Zweitens hat die Finanzengineering-Abteilung der Vonovia tatsächlich hart gearbeitet. Sie hat mehrere in absehbarer Zeit auslaufende Unternehmensanleihen aus Furcht vor später noch höheren Zinsen frühzeitig abgelöst und in den letzten Monaten drei große neue Unternehmensanleihen starten können. Eine davon in Britischen Pfund, eine andere in Schweizer Franken. Die Vonovia ist stolz, dass die internationalen Finanzmärkte ihre vorrangig deutschen Wohnungen als Anlageziel schätzen. Die Zinsen sind mit über vier, fünf Prozent im Vergleich zu den Konditionen, die es noch 2021 gab, allerdings sehr hoch. Dies gilt auch für die größte und neueste Anleihe, einen «Social Bond» über 800 Millionen Euro. Der soll angeblich preisgünstige Wohnungen finanzieren, wobei man fragen kann und muss, wo es bei der Vonovia überhaupt preisgünstigen Neubau gibt. In eine ähnliche Kategorie fällt die zinsvergünstigte Anleihe über 600 Millionen Euro, die die Europäische Investitionsbank der Vonovia bereits im Herbst 2022 für die Finanzierung energetischer Investitionen bewilligte. Von ihr wurden im Geschäftsjahr 2023 die ersten 450 Millionen Euro ausgezahlt. Wie sich aus einer Anfrage der Bundestagsabgeordneten Caren Lay (Die Linke) ergibt, ist diese Anlage mit keinerlei sozialen Auflagen verbunden. Sie taucht auch nicht in den Modernisierungsabrechnungen der Mieter*innen auf, obwohl dies bei zinsvergünstigten öffentlichen Darlehen gesetzlich vorgesehen ist. 

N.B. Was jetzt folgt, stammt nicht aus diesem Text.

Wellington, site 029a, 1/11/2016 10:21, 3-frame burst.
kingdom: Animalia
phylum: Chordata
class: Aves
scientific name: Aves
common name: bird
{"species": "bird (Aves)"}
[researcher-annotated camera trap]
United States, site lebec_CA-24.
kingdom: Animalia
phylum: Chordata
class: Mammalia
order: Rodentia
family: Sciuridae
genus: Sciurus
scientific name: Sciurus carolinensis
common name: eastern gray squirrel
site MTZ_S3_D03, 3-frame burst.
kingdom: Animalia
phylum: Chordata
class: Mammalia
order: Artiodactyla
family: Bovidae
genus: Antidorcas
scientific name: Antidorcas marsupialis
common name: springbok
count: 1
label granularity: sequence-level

Drittens ist es der Vonovia kurz vor der Hauptversammlung gelungen, ein größeres Wohnungspaket zu veräußern. Ende April 2024 erwarb das Land Berlin über seine landeseigenen Wohnungsunternehmen von Vonovia 4.500 Wohnungen in Plattenbauweise für einen Preis von 700 Millionen Euro. Nach Vonovia-Angaben liegt der Buchwert bei 698 Millionen Euro. Der Konzern feiert diesen Verkauf als Bestätigung seiner fiktiven Wertermittlung. Allerdings handelt es sich um den Buchwert nach Abwertung zum 31.12.2023. Vor diesem Termin hätte die Vonovia ca. 14 Prozent mehr verlangen müssen, um kein bilanzielles Verlustgeschäft zu machen. Der Kauf ist also keine Bestätigung für die ursprüngliche Wertermittlung der Vonovia, sondern vor allem dafür, dass der Konzern den Wert seiner Wohnungen deutlich überschätzt hatte. Gut möglich, dass nach diesem Discount jetzt auch weitere Verkäufe «zum Buchwert» möglich werden. Die Vonovia peilt laut eigener Aussagen ein Volumen von 3 Milliarden Euro an. Den Wertverlust vom Jahresende 2023 aufholen kann sie damit nicht.

Und viertens sind die von der Vonovia erwarteten Mietsteigerungen noch einmal gestiegen, - trotz verlängerter Mietpreisbremse! Im Geschäftsjahr 2023 stiegen die Mieten der Vonovia ebenso wie in den letzten zwölf Monaten um 3,8 Prozent, in Deutschland allerdings nur um 3,3 Prozent (Q1 2024, Earnings Call Presentation). Trotzdem liegt auch diese Steigerungsrate weit über dem bundesweiten Mietpreisindex (siehe Abbildung 1). Sie ist im Jahr 2023 mehr als sonst üblich nicht auf mieterhöhungswirksame Modernisierungen zurückzuführen, sondern vorwiegend auf Anpassungen an die «Marktmieten».